Question écrite n° 05301 de M. Robert Hue (Val-d’Oise – CRC) publiée dans le JO Sénat du 31/07/2008 – page 1536

M. Robert Hue attire l’attention de M. le secrétaire d’État à la défense et aux anciens combattants sur l’inquiétude des associations d’anciens combattants concernant la disparition programmée de la Direction des Statuts des Pensions et de la Réinsertion Sociale (DSPRS).

L’éclatement des services de la DSPRS, décidé sans aucune concertation, mettrait en péril l’exercice du droit à réparation et remettrait en cause l’existence même du secrétariat d’état aux Anciens combattants. 4 millions de personnes sont concernées. Elles exigent donc, légitimement, que leurs droits à réparations soient centralisés et entièrement gérés par les administrations en charge des anciens combattants et victimes de guerre, conformément au code des pensions militaires d’invalidité et notamment la loi du 11 mars 1919.

Il lui demande de bien vouloir lui indiquer quelles sont les intentions du gouvernement dans ce domaine.

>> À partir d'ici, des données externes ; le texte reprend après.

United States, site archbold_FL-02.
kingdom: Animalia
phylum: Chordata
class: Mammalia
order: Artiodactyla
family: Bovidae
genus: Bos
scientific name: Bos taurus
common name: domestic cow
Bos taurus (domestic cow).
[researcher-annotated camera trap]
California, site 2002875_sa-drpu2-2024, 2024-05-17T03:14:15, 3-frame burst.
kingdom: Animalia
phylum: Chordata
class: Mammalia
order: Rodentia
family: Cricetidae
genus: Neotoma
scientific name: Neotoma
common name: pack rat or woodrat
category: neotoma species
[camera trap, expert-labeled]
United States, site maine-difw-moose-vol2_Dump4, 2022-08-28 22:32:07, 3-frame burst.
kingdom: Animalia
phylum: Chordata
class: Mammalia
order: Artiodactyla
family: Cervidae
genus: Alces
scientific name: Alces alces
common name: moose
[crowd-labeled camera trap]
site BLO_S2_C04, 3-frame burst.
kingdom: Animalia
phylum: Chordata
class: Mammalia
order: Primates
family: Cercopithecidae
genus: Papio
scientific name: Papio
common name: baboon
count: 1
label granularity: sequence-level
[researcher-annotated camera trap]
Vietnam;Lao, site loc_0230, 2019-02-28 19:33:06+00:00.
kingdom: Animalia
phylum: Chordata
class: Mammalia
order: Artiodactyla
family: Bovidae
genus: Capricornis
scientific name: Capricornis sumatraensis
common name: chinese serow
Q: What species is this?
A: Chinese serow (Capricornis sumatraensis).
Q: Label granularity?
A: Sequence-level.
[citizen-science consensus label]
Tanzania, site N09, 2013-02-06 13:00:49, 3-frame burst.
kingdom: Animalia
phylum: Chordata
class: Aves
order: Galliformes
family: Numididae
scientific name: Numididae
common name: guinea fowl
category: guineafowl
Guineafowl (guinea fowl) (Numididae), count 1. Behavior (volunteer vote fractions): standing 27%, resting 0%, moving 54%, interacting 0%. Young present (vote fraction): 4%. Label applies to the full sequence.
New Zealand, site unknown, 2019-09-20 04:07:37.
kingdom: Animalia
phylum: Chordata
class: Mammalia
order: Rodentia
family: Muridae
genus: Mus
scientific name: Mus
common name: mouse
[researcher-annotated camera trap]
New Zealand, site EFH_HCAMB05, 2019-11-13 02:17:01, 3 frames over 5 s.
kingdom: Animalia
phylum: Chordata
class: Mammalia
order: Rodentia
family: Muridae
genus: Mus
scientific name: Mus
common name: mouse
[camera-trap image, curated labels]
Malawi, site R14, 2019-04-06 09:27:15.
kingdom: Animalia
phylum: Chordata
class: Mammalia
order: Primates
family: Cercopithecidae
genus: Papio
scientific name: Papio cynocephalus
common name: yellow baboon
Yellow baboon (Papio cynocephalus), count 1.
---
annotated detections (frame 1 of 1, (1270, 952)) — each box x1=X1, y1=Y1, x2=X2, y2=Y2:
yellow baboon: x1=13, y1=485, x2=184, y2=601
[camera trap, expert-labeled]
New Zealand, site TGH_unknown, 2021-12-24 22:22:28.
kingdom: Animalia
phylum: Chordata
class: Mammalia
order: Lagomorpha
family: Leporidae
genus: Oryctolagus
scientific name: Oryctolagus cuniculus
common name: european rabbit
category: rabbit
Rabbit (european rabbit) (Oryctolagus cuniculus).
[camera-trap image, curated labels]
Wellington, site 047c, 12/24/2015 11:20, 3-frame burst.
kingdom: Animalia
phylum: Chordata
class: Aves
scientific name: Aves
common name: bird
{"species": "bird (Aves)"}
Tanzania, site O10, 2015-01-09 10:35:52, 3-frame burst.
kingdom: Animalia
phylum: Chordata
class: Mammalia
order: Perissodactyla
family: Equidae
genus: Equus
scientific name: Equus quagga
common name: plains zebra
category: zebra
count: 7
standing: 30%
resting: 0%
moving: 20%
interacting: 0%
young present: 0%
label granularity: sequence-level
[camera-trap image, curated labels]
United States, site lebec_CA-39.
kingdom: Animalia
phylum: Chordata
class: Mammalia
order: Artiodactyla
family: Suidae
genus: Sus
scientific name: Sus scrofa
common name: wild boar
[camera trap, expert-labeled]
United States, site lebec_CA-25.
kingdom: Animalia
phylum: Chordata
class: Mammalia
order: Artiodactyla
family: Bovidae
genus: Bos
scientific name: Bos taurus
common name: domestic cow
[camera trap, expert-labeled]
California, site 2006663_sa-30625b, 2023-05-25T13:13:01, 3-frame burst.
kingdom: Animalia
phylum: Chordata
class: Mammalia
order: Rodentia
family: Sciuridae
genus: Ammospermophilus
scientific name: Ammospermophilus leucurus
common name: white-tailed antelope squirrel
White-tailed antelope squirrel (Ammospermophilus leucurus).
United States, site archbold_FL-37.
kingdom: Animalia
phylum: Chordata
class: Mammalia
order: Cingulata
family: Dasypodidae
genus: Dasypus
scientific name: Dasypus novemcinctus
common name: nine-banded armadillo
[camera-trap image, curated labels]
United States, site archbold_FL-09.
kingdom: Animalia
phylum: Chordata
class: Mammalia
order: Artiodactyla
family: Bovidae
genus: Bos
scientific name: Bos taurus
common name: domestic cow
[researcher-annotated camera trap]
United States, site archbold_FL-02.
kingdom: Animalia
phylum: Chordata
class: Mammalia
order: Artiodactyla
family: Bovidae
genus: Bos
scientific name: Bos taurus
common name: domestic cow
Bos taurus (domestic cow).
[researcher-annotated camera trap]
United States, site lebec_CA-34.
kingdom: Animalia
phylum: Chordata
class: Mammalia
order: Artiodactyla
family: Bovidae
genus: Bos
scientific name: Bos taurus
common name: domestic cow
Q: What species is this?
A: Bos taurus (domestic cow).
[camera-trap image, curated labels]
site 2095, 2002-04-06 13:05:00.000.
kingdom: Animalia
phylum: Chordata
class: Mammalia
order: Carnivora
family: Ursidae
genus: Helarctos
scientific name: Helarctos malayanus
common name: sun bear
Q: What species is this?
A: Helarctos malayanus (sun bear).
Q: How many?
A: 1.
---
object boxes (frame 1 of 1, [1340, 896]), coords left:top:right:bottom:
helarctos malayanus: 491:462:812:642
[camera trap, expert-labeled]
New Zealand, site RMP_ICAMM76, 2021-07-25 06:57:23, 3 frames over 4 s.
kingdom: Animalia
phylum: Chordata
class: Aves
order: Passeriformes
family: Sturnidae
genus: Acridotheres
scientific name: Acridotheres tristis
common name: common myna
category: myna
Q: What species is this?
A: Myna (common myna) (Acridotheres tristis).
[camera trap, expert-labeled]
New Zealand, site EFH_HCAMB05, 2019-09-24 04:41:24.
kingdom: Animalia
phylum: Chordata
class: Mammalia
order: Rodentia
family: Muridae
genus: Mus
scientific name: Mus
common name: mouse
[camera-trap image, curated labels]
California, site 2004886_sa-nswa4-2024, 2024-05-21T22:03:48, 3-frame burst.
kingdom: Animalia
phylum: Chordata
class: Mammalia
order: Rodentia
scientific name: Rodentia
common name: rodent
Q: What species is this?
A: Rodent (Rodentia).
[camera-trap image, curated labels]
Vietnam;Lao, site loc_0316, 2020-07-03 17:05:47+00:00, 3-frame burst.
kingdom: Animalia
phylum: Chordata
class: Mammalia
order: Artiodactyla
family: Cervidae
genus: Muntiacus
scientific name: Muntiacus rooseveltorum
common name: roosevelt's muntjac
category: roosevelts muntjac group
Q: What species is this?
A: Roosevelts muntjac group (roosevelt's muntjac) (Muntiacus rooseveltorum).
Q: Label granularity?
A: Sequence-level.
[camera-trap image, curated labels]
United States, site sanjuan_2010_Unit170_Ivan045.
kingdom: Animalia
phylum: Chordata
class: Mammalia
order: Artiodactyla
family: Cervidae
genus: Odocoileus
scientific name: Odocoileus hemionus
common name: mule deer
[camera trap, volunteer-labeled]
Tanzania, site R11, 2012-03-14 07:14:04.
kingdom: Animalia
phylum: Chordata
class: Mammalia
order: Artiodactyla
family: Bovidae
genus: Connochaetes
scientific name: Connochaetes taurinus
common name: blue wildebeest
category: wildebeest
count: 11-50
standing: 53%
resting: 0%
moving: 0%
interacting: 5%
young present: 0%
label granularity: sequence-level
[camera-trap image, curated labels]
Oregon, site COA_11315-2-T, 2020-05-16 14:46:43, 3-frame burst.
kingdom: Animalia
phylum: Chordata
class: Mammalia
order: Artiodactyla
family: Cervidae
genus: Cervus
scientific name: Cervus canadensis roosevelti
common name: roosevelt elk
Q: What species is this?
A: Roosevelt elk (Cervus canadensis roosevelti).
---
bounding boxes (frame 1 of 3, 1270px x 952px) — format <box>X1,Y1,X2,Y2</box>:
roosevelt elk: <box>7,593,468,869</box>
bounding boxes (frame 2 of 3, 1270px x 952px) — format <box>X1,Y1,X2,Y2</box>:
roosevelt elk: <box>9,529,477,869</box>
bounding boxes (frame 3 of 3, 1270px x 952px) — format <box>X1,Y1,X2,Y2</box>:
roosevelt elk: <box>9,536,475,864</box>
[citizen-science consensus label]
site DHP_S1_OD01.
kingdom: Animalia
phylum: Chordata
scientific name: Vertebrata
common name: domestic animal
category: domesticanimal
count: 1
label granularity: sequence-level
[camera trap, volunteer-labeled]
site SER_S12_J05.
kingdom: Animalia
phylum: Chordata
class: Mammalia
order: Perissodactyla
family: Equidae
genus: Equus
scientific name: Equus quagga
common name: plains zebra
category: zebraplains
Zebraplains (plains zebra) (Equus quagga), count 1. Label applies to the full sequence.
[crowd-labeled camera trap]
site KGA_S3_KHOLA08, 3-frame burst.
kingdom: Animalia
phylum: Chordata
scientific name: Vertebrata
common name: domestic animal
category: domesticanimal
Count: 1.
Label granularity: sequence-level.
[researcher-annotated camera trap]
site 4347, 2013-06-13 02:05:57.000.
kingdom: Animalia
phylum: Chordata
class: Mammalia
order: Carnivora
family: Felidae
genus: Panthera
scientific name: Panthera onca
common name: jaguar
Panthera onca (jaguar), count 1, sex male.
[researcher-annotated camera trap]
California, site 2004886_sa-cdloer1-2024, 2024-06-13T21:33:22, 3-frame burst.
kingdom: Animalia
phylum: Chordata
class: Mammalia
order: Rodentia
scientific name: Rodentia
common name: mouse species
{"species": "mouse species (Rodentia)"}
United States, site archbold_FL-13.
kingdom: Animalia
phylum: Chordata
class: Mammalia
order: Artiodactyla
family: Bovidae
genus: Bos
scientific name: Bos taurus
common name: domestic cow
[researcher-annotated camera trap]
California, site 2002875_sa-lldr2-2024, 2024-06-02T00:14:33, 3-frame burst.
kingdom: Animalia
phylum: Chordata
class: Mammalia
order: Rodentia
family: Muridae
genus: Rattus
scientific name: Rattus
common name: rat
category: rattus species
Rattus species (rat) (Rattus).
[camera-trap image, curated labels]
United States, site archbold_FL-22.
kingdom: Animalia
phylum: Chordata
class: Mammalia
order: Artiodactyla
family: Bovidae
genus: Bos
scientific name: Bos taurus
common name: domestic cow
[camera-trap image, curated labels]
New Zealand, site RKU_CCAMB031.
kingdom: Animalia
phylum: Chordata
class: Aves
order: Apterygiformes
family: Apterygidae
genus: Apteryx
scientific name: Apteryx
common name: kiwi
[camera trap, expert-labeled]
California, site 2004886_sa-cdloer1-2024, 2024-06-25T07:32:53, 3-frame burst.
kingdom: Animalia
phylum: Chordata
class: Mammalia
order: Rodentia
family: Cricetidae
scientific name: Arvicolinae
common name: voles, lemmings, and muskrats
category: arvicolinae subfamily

Réponse du M. le secrétaire d’État à la défense et aux anciens combattants publiée dans le JO Sénat du 04/09/2008 – page 1771

 Dans le cadre de la révision générale des politiques publiques (RGPP), engagée par le Président de la République en juillet 2007. le premier conseil de modernisation des politiques publiques a décidé, le 12 décembre dernier, la rationalisation de l’administration au service des anciens combattants permettant à l’Office national des anciens combattants et victimes de guerre (ONAC) de conserver un service départemental de proximité. Le service rendu aux anciens combattants va se maintenir, s’améliorer, se simplifier, même si la rationalisation de ce service va amener la disparition progressive de la direction des statuts, des pensions et de la réinsertion sociale (DSPRS) et de ses directions déconcentrées. Les missions de cette direction seront transférées à d’autres organismes du ministère de la défense ou à des établissements publics sous tutelle, notamment l’ONAC, conforté, qui s’installe comme interface unique du monde combattant au niveau central et territorial. Les associations représentatives des anciens combattants sont associées à la mise en oeuvre de cette réforme et à l’évolution des structures.